(Selected text)

R: Construct a functional data object by smoothing spatial data...

smooth.FEM.basis {SpatialfdaR}

R Documentation

Construct a functional data object by smoothing spatial data distributed over a region with a complicated boundary using a roughness penalty.

Description

Discrete observations of a surface are fit with a smooth surface defined by an expansion in a set of FEM type basis functions. The fitting criterion is weighted least squares, and smoothness can be defined in terms of a roughness penalty.

Data smoothing requires at a bare minimum three elements: (1) a set of observed noisy values, (b) a set of argument values associated with these data, and (c) a basis function system used to define the surfaces.

Optionally, a set covariates may be also used to take account of various non-smooth contributions to the data. Smoothing without covariates is often called nonparametric regression, and with covariates is termed semiparametric regression.

Usage

  smooth.FEM.basis(FEMloc, FEMdata, FEMbasis, lambda=1e-12, wtvec=NULL,
                  covariates=NULL, Laplace=NULL)

Arguments

`FEMloc`	A matrix with two columns containing the coordinates of the points where the data are observed.
`FEMdata`	If a single surface, column vector containing the values to be smoothed. Otherwise, a matrix of observation values that is number of pts by number of surfaces.
`FEMbasis`	Either (1) a functional basis object of the `FEM` type if the first argument contains the X-coordinates, or, if the first argument is a matrix with three columns, an `N` by `q` matrix of covariate values, where `N` is the number of observations and `q` is the number of covariates.
`lambda`	Either (1) a nonnegative smoothing parameter value that controls the amount of penalty on the curvature of the fitted surface, or (2) a vector of weights for the observations. The default value for `lambda` is 1e-12, a value too small to noticeably affect the curvature of the fitted surface, but large enough to ensure nonsingularity in the equations defining the coefficients of the basis function expansion.
`wtvec`	a vector of length `N` that is the length of `Xvec` containing weights for the values to be smoothed, However, it may also be a symmetric matrix of order `n`. `wt` defaults to all weights equal to 1.

(End Selected text)
(Dataset content)

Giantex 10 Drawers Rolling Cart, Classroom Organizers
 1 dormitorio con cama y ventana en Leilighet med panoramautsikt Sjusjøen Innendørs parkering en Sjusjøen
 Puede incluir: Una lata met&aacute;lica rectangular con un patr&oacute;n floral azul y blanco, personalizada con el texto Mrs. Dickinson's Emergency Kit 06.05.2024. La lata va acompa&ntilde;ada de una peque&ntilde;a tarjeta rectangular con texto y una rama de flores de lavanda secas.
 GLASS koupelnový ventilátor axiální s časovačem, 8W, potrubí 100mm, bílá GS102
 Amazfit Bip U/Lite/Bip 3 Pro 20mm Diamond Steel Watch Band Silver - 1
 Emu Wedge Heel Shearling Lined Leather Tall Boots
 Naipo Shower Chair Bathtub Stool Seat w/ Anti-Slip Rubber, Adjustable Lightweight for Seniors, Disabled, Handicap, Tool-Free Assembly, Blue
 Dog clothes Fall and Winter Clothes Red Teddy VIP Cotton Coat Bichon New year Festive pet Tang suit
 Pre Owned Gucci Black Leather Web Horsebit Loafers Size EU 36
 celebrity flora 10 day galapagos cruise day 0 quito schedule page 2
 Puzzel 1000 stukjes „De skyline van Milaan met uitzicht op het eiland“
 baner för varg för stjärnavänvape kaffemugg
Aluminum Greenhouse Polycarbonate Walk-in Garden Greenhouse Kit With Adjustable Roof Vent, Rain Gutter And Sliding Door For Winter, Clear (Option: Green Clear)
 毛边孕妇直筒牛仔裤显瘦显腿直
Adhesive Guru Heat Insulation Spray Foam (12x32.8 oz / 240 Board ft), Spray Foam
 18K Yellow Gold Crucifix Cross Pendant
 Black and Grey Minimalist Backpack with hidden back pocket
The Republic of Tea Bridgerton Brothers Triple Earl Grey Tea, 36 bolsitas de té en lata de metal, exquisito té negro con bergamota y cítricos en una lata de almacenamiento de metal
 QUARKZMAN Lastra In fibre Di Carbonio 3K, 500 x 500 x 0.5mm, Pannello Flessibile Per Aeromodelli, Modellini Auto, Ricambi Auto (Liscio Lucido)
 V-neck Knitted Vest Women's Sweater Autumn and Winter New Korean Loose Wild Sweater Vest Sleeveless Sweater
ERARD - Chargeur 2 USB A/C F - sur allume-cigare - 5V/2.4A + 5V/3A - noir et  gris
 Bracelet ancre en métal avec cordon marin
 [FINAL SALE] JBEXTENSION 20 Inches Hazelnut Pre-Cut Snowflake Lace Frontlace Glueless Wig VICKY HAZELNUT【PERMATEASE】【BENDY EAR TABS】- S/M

(End Dataset content)

[Aim of the task]
Please sum up the smooth.FEM.basis documentation in two sentences. The listing plays no part in this.

[Solution to this exercise]
The smooth.FEM.basis function fits discrete observations of a surface, distributed over a region with a complicated boundary, with a smooth surface defined by an expansion in FEM type basis functions, using weighted least squares and a roughness penalty to define smoothness. Covariates may optionally be used to account for non-smooth contributions to the data, which turns nonparametric regression into semiparametric regression.